# [DATA FOR THE TASK]
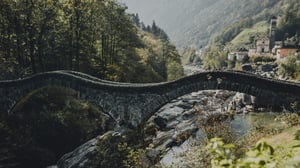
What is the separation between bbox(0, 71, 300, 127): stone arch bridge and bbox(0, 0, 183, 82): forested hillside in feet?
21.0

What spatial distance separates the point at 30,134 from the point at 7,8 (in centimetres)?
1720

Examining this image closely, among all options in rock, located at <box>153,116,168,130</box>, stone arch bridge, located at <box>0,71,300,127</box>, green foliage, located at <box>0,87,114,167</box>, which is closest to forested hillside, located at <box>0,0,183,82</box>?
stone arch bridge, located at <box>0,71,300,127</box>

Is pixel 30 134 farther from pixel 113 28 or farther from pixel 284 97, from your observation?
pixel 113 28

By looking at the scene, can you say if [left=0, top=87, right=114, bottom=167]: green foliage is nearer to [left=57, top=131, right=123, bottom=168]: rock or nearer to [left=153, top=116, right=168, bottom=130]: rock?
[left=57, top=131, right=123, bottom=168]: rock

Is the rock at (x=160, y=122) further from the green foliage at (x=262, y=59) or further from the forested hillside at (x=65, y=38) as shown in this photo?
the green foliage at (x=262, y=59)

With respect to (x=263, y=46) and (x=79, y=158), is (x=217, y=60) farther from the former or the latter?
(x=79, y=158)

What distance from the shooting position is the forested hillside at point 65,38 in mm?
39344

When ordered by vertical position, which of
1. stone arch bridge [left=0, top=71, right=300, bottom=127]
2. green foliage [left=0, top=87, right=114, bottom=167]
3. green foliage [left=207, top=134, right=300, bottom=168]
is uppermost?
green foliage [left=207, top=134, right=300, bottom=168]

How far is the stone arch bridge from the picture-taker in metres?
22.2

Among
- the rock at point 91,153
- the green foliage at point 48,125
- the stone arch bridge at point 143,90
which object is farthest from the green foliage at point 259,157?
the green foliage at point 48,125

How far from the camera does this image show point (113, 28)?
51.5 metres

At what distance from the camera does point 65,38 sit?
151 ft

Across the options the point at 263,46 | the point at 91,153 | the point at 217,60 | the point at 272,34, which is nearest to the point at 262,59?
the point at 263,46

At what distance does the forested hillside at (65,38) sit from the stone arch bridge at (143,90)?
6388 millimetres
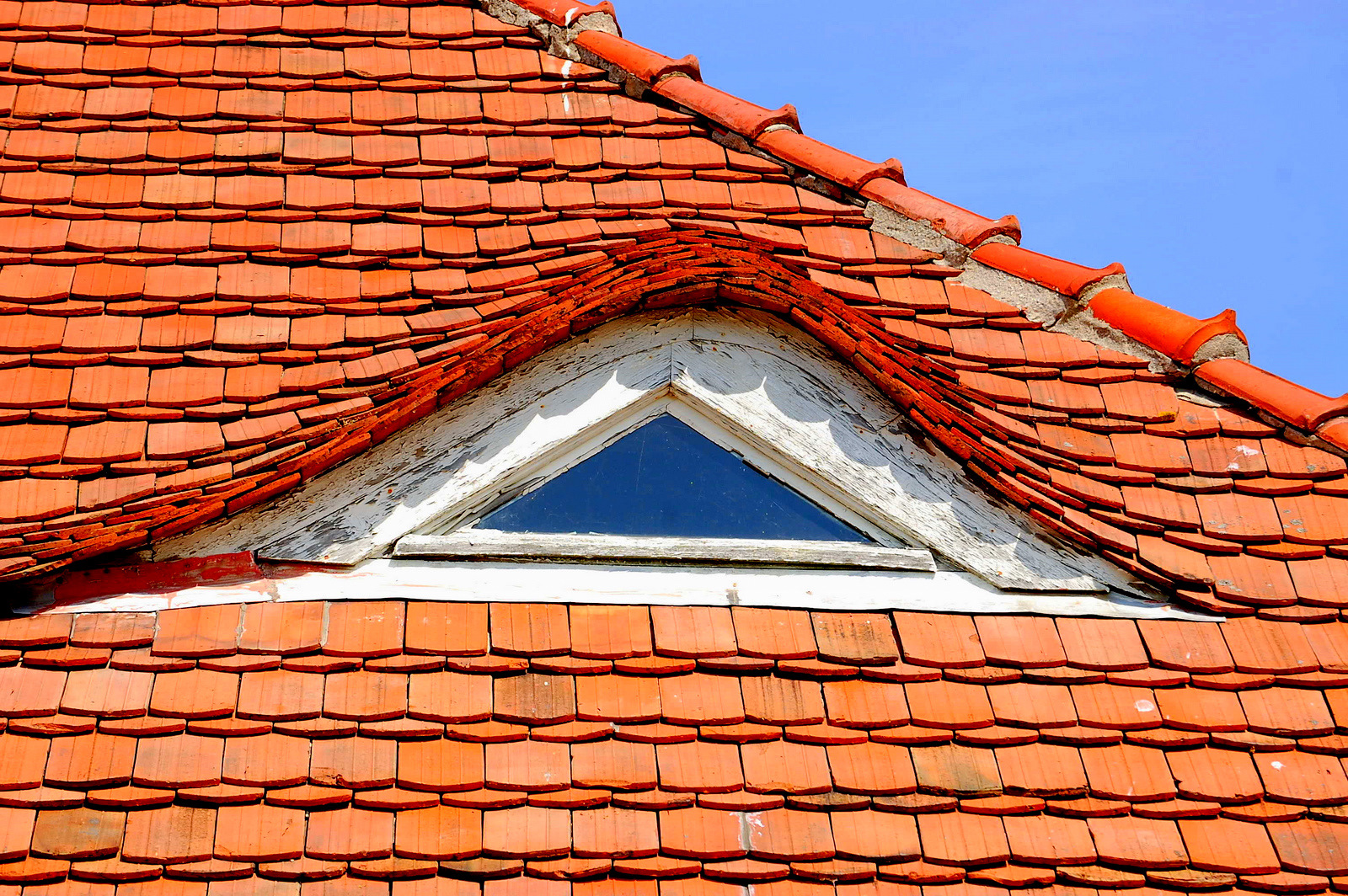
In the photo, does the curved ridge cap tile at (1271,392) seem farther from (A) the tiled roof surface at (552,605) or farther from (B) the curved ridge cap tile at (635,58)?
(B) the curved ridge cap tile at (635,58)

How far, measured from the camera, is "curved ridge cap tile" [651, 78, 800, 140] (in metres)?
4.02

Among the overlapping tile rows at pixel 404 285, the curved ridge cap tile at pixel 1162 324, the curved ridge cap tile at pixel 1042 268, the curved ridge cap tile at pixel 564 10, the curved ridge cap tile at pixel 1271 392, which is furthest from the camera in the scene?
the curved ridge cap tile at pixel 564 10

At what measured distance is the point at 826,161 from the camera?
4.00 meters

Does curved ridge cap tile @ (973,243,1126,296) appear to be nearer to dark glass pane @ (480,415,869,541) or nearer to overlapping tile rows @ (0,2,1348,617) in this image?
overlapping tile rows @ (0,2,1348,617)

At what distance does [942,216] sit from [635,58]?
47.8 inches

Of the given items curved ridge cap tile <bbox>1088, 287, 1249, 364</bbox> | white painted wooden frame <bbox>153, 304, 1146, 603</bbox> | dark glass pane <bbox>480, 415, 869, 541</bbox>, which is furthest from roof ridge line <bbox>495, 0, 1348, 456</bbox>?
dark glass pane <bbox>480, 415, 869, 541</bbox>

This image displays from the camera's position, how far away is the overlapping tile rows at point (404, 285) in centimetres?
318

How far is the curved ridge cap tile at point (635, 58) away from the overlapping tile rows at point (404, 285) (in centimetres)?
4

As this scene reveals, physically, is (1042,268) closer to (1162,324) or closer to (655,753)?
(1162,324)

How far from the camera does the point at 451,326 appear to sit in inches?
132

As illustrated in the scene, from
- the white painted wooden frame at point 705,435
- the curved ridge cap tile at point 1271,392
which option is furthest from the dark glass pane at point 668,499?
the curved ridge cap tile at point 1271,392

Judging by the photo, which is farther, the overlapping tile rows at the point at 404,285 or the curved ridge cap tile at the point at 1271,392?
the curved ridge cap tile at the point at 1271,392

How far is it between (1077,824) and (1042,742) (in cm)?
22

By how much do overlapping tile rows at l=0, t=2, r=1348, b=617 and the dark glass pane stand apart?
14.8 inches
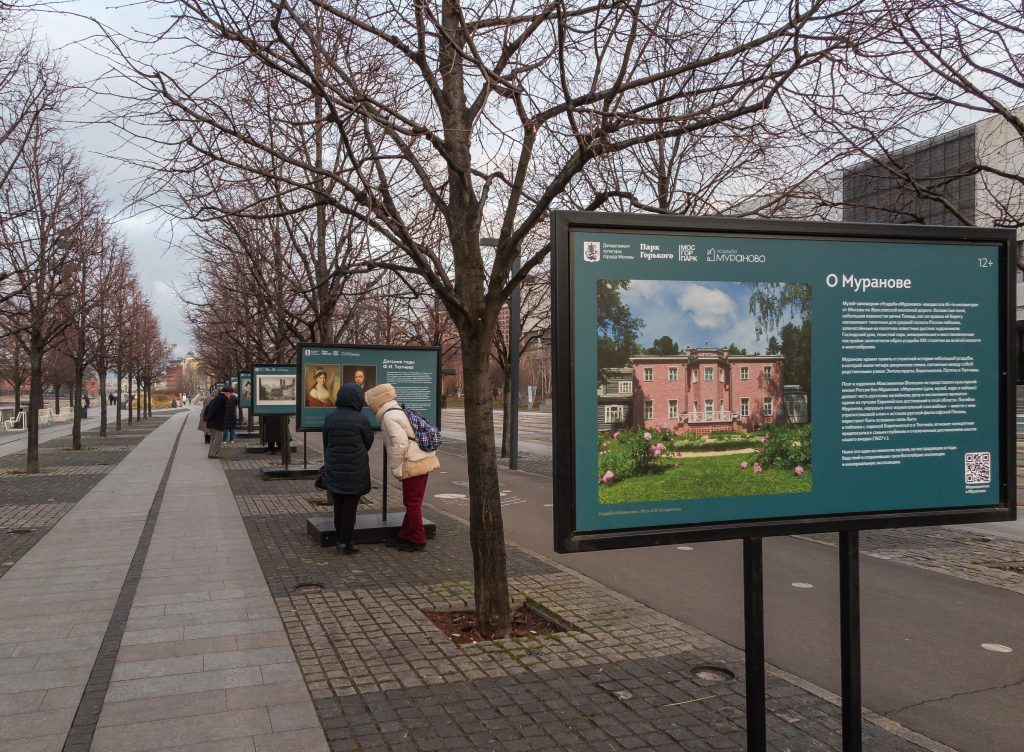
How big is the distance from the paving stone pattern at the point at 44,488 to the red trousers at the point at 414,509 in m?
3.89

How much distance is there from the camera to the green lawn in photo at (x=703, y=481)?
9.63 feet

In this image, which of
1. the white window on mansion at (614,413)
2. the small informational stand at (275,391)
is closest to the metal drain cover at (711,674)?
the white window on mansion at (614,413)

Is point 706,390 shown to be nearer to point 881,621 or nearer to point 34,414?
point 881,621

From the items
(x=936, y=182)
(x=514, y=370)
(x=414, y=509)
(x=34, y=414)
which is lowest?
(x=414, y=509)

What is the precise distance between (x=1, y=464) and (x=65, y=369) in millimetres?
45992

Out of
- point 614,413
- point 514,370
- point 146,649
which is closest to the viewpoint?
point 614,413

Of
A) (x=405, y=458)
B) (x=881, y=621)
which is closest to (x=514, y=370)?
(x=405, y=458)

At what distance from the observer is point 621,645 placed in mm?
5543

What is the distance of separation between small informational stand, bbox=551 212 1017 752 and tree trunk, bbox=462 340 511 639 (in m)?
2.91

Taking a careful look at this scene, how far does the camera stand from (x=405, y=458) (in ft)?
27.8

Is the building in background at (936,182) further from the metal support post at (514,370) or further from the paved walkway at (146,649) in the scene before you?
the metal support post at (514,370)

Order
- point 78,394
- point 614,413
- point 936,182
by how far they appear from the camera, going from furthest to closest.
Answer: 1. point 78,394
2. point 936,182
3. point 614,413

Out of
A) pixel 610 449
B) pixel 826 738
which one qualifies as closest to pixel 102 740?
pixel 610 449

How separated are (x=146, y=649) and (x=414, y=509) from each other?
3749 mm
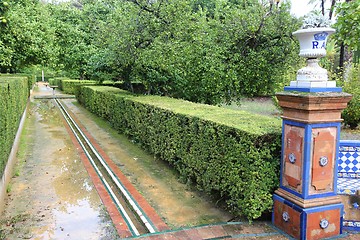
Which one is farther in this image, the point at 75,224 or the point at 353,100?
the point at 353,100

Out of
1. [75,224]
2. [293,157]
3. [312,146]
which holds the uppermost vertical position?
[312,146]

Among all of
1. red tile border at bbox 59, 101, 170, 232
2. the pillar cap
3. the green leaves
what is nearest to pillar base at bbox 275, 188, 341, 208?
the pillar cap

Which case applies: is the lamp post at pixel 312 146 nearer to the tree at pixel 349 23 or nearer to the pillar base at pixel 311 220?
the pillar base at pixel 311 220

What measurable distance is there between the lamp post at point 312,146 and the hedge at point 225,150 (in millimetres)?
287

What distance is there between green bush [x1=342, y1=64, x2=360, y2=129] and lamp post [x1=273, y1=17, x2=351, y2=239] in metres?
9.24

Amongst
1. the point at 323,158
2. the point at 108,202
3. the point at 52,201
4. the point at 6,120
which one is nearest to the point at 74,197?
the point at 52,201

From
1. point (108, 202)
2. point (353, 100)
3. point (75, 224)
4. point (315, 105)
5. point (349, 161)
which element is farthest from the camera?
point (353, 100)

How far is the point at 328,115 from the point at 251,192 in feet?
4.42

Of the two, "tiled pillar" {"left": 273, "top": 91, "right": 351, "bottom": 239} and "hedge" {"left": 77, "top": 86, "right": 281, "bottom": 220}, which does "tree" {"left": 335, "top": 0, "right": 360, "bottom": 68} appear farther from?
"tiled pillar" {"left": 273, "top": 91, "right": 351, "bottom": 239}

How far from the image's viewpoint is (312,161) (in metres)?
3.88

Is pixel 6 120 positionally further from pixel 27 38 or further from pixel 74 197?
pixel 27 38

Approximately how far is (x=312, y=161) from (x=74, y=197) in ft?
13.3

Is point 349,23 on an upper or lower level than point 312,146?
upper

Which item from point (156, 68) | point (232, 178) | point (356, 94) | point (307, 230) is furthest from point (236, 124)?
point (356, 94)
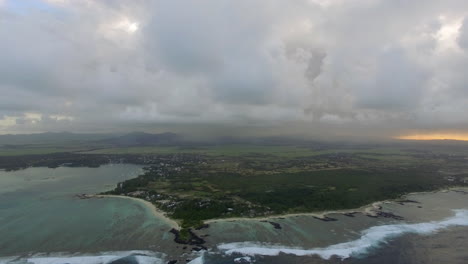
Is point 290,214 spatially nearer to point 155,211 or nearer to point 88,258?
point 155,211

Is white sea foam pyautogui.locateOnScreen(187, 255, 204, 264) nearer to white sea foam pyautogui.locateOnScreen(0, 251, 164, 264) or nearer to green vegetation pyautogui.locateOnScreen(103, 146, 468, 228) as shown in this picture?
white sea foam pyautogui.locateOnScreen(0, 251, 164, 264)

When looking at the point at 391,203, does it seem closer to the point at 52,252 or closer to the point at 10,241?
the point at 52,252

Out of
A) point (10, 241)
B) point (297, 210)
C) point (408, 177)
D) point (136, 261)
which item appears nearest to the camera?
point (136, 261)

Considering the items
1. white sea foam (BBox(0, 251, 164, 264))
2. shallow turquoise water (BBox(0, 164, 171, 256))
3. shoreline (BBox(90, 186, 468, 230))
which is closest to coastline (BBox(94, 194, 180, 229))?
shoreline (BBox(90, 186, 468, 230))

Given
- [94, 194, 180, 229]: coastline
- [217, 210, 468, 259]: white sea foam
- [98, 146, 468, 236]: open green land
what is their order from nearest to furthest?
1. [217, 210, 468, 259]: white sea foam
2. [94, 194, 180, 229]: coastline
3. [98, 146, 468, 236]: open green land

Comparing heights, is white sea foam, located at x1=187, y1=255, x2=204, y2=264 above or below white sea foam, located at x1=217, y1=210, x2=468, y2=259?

# [SET TASK]
Rewrite the material from the line with "At what distance does the" to the line with "47.8 inches", changing "camera" to "viewer" and leaving everything else as it is. Leave out the pictures.

# [SOLVED EXERCISE]
At what distance does the forested hillside at (65,38) sit from the stone arch bridge at (143,90)?
6388 millimetres
In the photo, does the curved ridge cap tile at (1271,392) seem farther from (A) the tiled roof surface at (552,605) or farther from (B) the curved ridge cap tile at (635,58)?
(B) the curved ridge cap tile at (635,58)

How far, measured from the viewer, is "curved ridge cap tile" [651, 78, 800, 140] (in metres)?
4.02

Among the overlapping tile rows at pixel 404 285, the curved ridge cap tile at pixel 1162 324, the curved ridge cap tile at pixel 1042 268, the curved ridge cap tile at pixel 564 10, the curved ridge cap tile at pixel 1271 392, which is furthest from the viewer in the scene?
the curved ridge cap tile at pixel 564 10

At what measured distance is the point at 826,161 from the viewer?
4.00 meters

Does curved ridge cap tile @ (973,243,1126,296) appear to be nearer to dark glass pane @ (480,415,869,541) or nearer to overlapping tile rows @ (0,2,1348,617) in this image?
overlapping tile rows @ (0,2,1348,617)

At what distance does [942,216] sit from [635,58]?
47.8 inches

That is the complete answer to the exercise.